Re: [PATCH v5 01/15] ui & main loop: Redesign of system-specific main thread event handling

2024-10-31 Thread Akihiko Odaki

On 2024/10/30 5:58, Phil Dennis-Jordan wrote:

macOS's Cocoa event handling must be done on the initial (main) thread
of the process. Furthermore, if library or application code uses
libdispatch, the main dispatch queue must be handling events on the main
thread as well.

So far, this has affected Qemu in both the Cocoa and SDL UIs, although
in different ways: the Cocoa UI replaces the default qemu_main function
with one that spins Qemu's internal main event loop off onto a
background thread. SDL (which uses Cocoa internally) on the other hand
uses a polling approach within Qemu's main event loop. Events are
polled during the SDL UI's dpy_refresh callback, which happens to run
on the main thread by default.

As UIs are mutually exclusive, this works OK as long as nothing else
needs platform-native event handling. In the next patch, a new device is
introduced based on the ParavirtualizedGraphics.framework in macOS.
This uses libdispatch internally, and only works when events are being
handled on the main runloop. With the current system, it works when
using either the Cocoa or the SDL UI. However, it does not when running
headless. Moreover, any attempt to install a similar scheme to the
Cocoa UI's main thread replacement fails when combined with the SDL
UI.

This change tidies up main thread management to be more flexible.

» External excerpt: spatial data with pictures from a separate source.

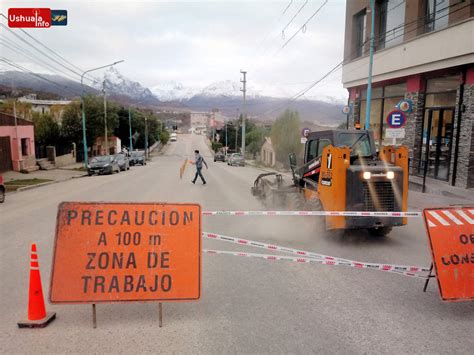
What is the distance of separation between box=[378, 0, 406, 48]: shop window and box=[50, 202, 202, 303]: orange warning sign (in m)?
19.1

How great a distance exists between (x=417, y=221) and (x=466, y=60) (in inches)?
317

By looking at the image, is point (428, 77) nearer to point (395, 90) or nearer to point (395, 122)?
point (395, 90)

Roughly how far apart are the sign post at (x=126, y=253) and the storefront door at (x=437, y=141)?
14.4 meters

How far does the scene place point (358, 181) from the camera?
7414 millimetres

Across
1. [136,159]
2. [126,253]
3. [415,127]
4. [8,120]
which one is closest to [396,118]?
[415,127]

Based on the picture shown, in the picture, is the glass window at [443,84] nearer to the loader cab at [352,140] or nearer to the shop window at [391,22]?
the shop window at [391,22]

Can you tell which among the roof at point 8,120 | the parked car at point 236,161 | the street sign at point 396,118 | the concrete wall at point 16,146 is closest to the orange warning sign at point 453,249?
the street sign at point 396,118

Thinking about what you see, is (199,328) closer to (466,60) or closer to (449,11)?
(466,60)

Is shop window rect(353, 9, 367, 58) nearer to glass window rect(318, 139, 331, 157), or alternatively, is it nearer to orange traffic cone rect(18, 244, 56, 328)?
glass window rect(318, 139, 331, 157)

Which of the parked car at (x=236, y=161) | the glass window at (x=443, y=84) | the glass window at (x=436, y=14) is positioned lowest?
the parked car at (x=236, y=161)

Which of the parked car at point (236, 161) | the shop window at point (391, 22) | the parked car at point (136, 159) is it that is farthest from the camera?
the parked car at point (236, 161)

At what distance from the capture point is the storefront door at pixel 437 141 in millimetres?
16703

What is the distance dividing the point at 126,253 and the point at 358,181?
4631mm

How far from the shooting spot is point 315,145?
9211mm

  * The qemu_main global function pointer is a custom function for the
main thread, and it may now be NULL. When it is, the main thread
runs the main Qemu loop. This represents the traditional setup.
  * When non-null, spawning the main Qemu event loop on a separate
thread is now done centrally rather than inside the Cocoa UI code.
  * For most platforms, qemu_main is indeed NULL by default, but on
Darwin, it defaults to a function that runs the CFRunLoop.
  * The Cocoa UI sets qemu_main to a function which runs the
NSApplication event handling runloop, as is usual for a Cocoa app.
  * The SDL UI overrides the qemu_main function to NULL, thus
specifying that Qemu's main loop must run on the main
thread.
  * For other UIs, or in the absence of UIs, the platform's default
behaviour is followed.

This means that on macOS, the platform's runloop events are always
handled, regardless of chosen UI. The new PV graphics device will
thus work in all configurations. There is no functional change on other
operating systems.

Signed-off-by: Phil Dennis-Jordan 
---

v5:

  * Simplified the way of setting/clearing the main loop by going back
to setting qemu_main directly, but narrowing the scope of what it
needs to do, and it can now be NULL.

  include/qemu-main.h |  3 +--
  include/qemu/typedefs.h |  1 +
  system/main.c   | 56 +++
  ui/cocoa.m  | 58 +++--
  ui/sdl2.c   |  4 +++
  5 files changed, 72 insertions(+), 50 deletions(-)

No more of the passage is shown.